#### Supplied entries:
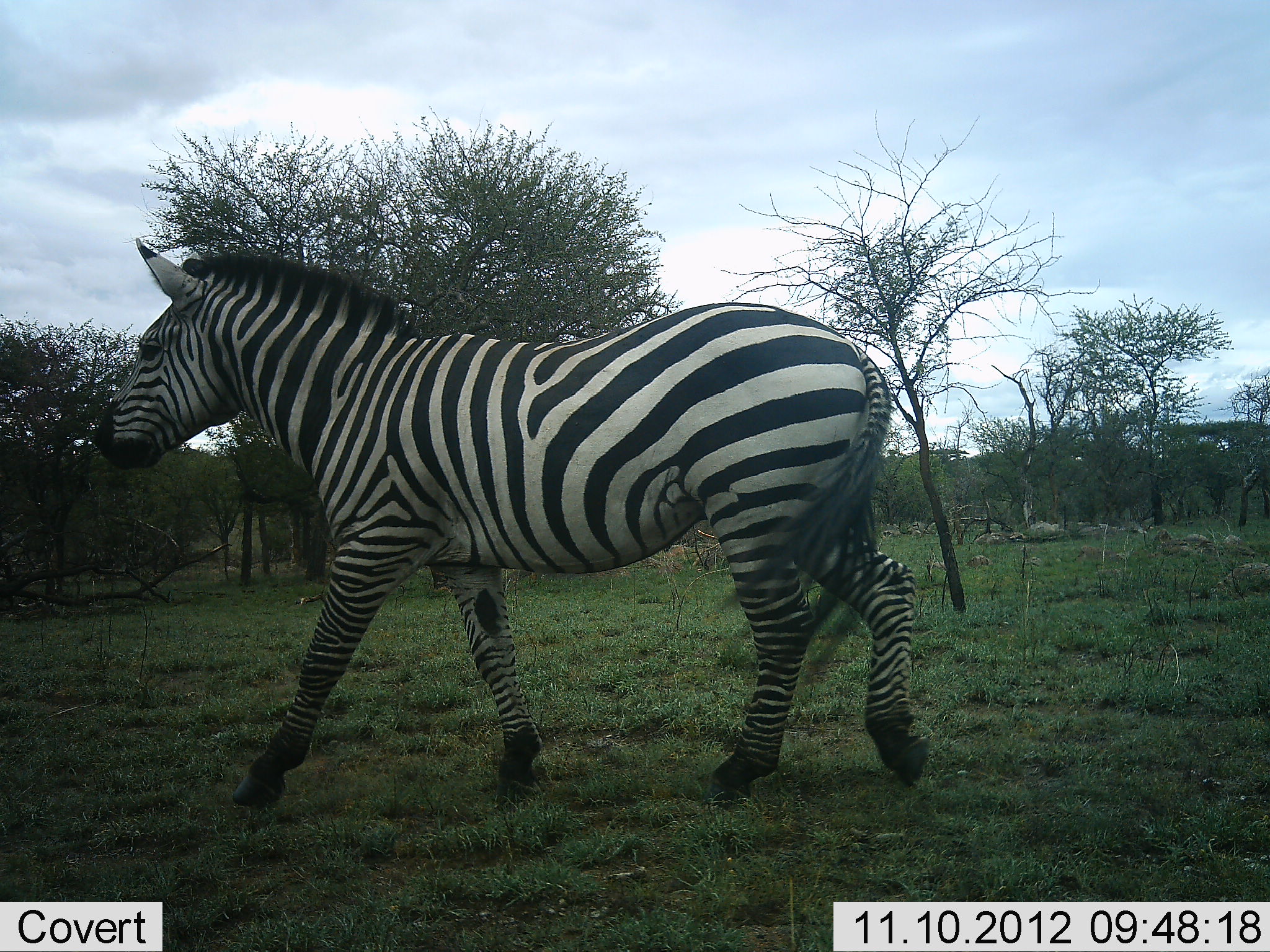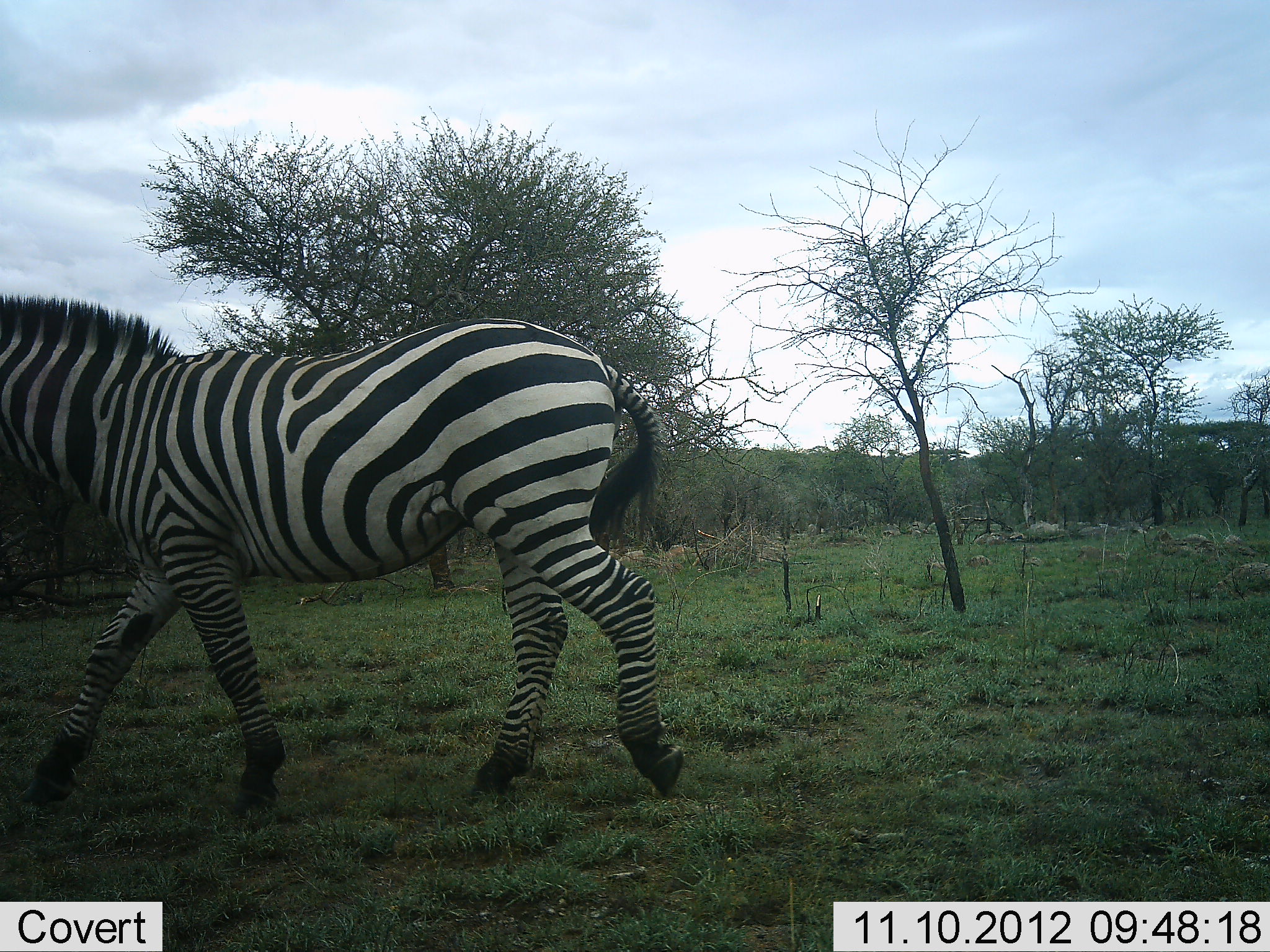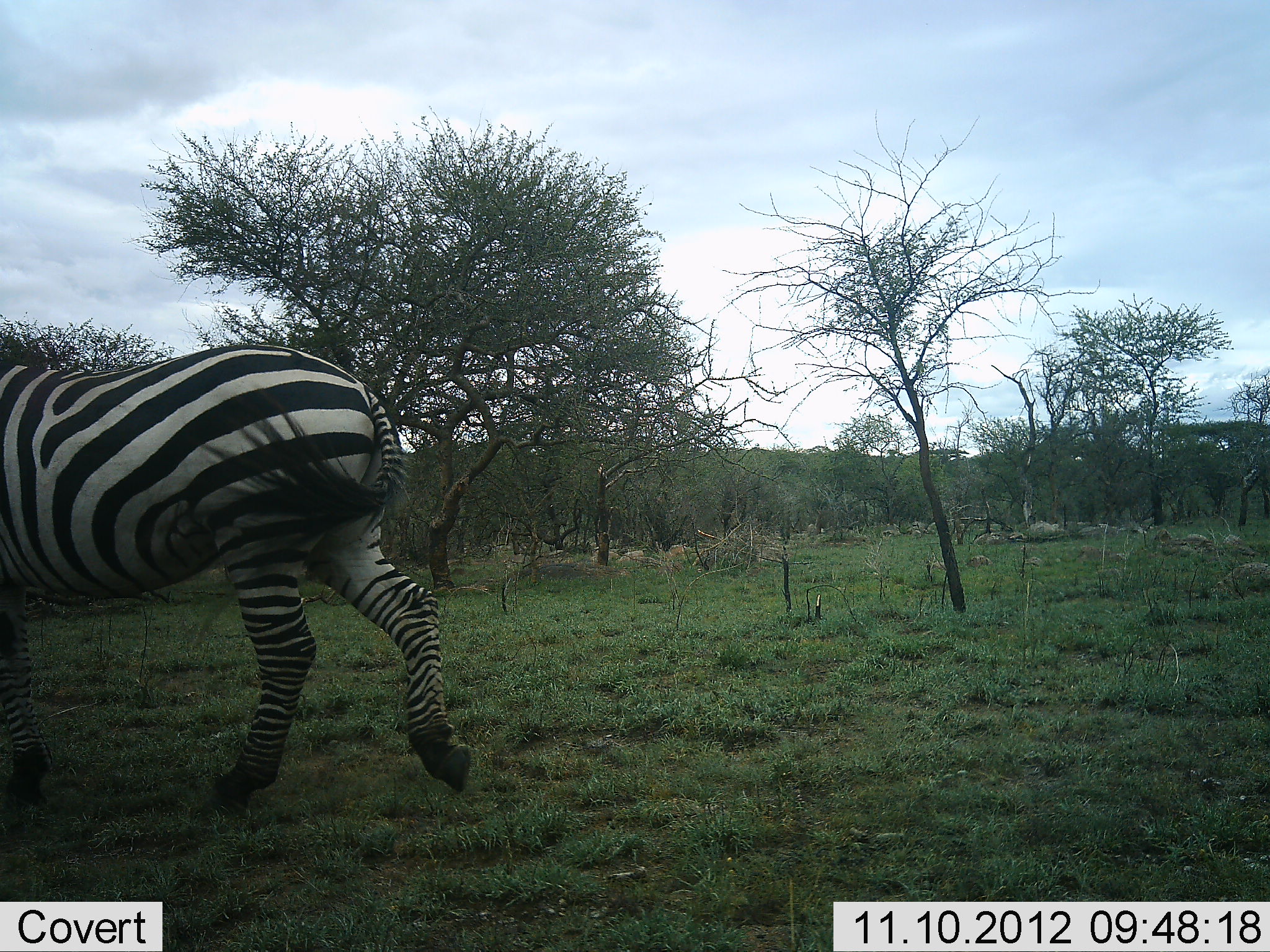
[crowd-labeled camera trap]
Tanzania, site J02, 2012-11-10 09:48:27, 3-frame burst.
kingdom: Animalia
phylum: Chordata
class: Mammalia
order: Perissodactyla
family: Equidae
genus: Equus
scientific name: Equus quagga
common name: plains zebra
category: zebra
Zebra (plains zebra) (Equus quagga), count 1. Behavior (volunteer vote fractions): standing 10%, resting 0%, moving 100%, interacting 0%. Young present (vote fraction): 0%. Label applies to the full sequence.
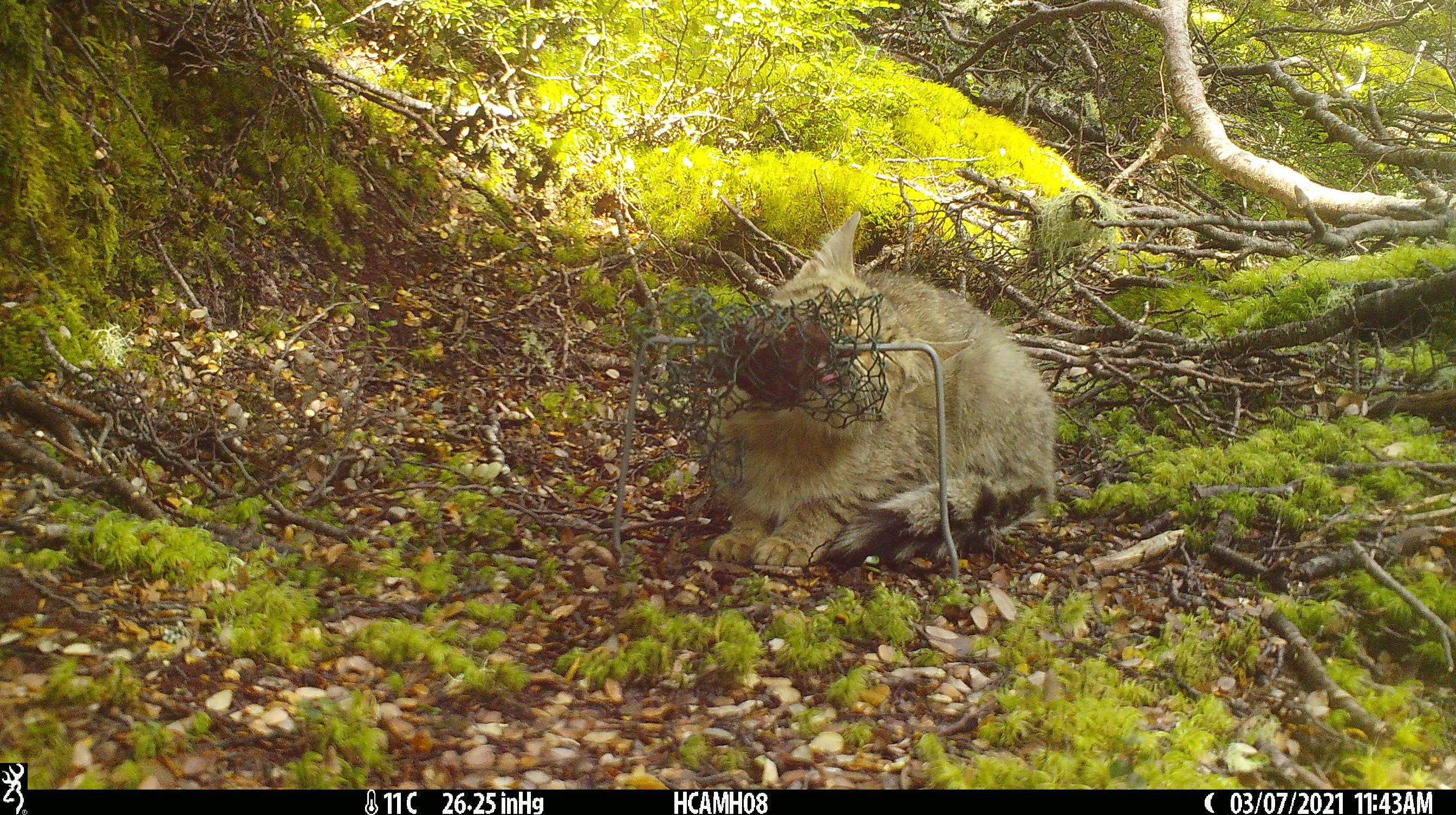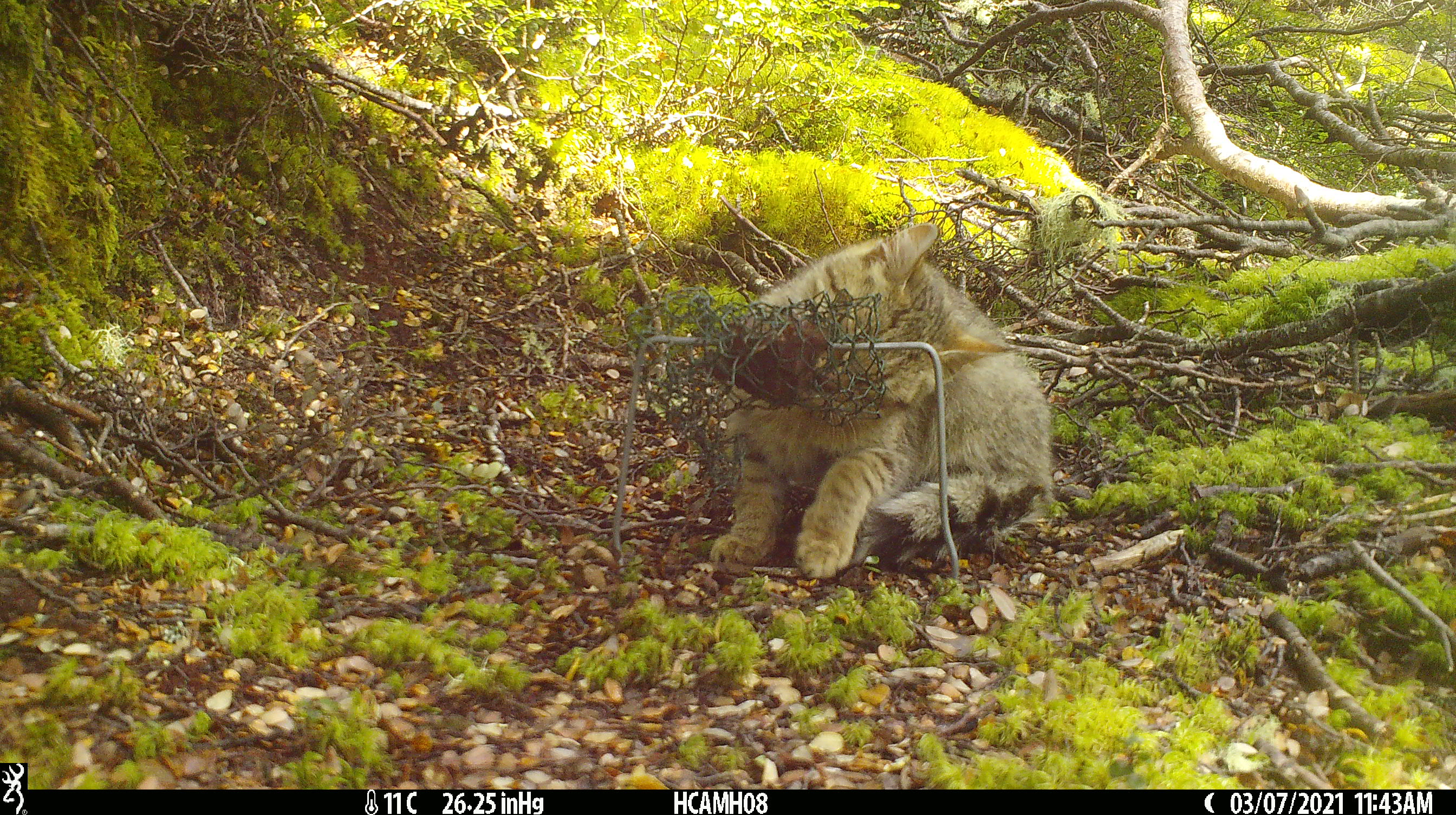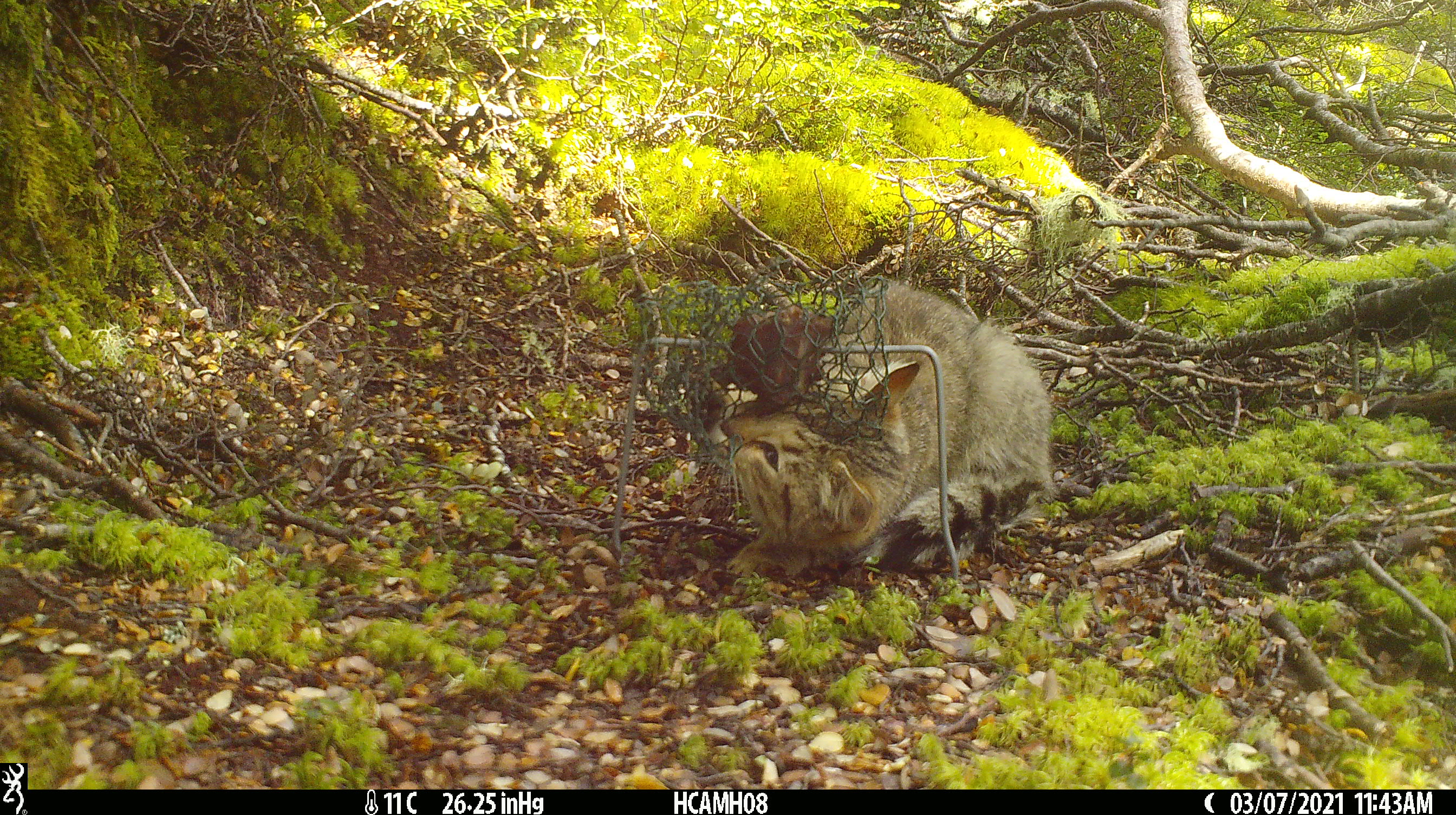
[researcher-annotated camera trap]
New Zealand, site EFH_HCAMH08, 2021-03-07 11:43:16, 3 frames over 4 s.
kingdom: Animalia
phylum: Chordata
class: Mammalia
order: Carnivora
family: Felidae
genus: Felis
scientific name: Felis catus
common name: domestic cat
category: cat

#### What this task involves:
Each entry above should be printed again word for word, with any picture dropped.

#### Result of this task:
[crowd-labeled camera trap]
Tanzania, site J02, 2012-11-10 09:48:27, 3-frame burst.
kingdom: Animalia
phylum: Chordata
class: Mammalia
order: Perissodactyla
family: Equidae
genus: Equus
scientific name: Equus quagga
common name: plains zebra
category: zebra
Zebra (plains zebra) (Equus quagga), count 1. Behavior (volunteer vote fractions): standing 10%, resting 0%, moving 100%, interacting 0%. Young present (vote fraction): 0%. Label applies to the full sequence.
[researcher-annotated camera trap]
New Zealand, site EFH_HCAMH08, 2021-03-07 11:43:16, 3 frames over 4 s.
kingdom: Animalia
phylum: Chordata
class: Mammalia
order: Carnivora
family: Felidae
genus: Felis
scientific name: Felis catus
common name: domestic cat
category: cat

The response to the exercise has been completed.